----- Exercise materials -----

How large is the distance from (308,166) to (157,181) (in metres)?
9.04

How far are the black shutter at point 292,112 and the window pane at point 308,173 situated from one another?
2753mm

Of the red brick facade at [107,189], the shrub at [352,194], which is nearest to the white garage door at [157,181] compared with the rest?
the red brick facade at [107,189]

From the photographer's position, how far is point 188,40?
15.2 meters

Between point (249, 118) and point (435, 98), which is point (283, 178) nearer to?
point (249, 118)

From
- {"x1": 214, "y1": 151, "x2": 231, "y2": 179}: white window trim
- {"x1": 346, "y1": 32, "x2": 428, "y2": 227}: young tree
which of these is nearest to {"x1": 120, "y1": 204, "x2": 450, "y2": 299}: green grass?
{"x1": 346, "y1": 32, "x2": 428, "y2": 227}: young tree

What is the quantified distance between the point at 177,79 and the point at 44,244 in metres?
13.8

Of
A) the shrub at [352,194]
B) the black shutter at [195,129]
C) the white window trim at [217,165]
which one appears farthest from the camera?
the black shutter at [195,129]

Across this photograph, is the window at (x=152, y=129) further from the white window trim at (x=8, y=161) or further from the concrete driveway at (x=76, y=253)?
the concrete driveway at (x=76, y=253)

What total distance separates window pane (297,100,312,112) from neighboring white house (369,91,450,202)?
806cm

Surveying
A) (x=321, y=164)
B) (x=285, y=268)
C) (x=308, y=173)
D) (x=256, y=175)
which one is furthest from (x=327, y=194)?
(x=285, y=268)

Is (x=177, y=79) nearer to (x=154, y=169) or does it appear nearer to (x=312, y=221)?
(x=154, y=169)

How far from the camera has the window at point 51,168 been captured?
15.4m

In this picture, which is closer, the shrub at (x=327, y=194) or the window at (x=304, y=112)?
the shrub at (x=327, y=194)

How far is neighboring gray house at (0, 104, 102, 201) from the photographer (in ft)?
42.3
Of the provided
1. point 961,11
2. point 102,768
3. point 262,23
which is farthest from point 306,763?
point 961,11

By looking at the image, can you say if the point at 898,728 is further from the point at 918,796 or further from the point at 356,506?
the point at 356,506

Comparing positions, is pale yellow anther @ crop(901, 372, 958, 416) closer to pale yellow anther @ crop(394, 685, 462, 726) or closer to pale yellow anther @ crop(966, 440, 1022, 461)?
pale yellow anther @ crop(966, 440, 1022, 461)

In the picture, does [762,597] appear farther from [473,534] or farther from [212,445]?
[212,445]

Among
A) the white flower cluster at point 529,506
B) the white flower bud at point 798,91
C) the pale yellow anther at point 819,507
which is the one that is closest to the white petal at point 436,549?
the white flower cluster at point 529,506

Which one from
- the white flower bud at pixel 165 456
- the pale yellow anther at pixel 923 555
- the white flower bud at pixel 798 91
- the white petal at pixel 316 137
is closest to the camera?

-----

■ What to do: Please rewrite the listing above, replacing every "metres" with "meters" and keeping all else unchanged.

■ Task solution:
How large is the distance from (308,166) to (157,181) (in meters)?
9.04

How far are the black shutter at point 292,112 and the window pane at point 308,173 situated from one another?
2753mm

Of the red brick facade at [107,189], the shrub at [352,194], which is nearest to the white garage door at [157,181] compared with the rest?
the red brick facade at [107,189]

From the photographer's position, how far is point 188,40?
15.2 meters

Between point (249, 118) and point (435, 98), which is point (283, 178) nearer to?
point (249, 118)

From
- {"x1": 214, "y1": 151, "x2": 231, "y2": 179}: white window trim
- {"x1": 346, "y1": 32, "x2": 428, "y2": 227}: young tree
which of these is nearest to {"x1": 120, "y1": 204, "x2": 450, "y2": 299}: green grass?
{"x1": 346, "y1": 32, "x2": 428, "y2": 227}: young tree

What is the quantified distance between the point at 177,79 and the point at 44,244 in meters?
13.8

Of
A) the shrub at [352,194]
B) the black shutter at [195,129]
C) the white window trim at [217,165]
which one appears farthest from the camera?
the black shutter at [195,129]

Across this photograph, is the window at (x=152, y=129) further from the white window trim at (x=8, y=161) or further from the concrete driveway at (x=76, y=253)?
the concrete driveway at (x=76, y=253)

What total distance separates window pane (297,100,312,112) from neighboring white house (369,91,450,202)?
806cm

Surveying
A) (x=321, y=164)
B) (x=285, y=268)
C) (x=308, y=173)
D) (x=256, y=175)
which one is furthest from (x=327, y=194)?
(x=285, y=268)

Is (x=177, y=79) nearer to (x=154, y=169) or does it appear nearer to (x=312, y=221)?
(x=154, y=169)

How far from the camera has the window at point 51,168 been captured?
15.4m

In this picture, which is closer, the shrub at (x=327, y=194) or the window at (x=304, y=112)?
the shrub at (x=327, y=194)

How far is neighboring gray house at (0, 104, 102, 201) from the photographer (in ft)?
42.3
Of the provided
1. point 961,11
2. point 102,768
3. point 262,23
which is farthest from point 306,763?
point 961,11

By looking at the image, can you say if the point at 898,728 is further from the point at 918,796 or further from the point at 356,506?
the point at 356,506

Comparing positions, is pale yellow anther @ crop(901, 372, 958, 416) closer to pale yellow anther @ crop(394, 685, 462, 726) or closer to pale yellow anther @ crop(966, 440, 1022, 461)?
pale yellow anther @ crop(966, 440, 1022, 461)

In the picture, does [762,597] appear farther from [473,534] or farther from [212,445]?
[212,445]

Among
A) the white flower cluster at point 529,506
B) the white flower bud at point 798,91
C) the pale yellow anther at point 819,507
which is the one that is closest to the white petal at point 436,549?
the white flower cluster at point 529,506

Which one from
- the white flower bud at pixel 165 456
- the pale yellow anther at pixel 923 555
- the white flower bud at pixel 798 91
- the white petal at pixel 316 137
is closest to the camera?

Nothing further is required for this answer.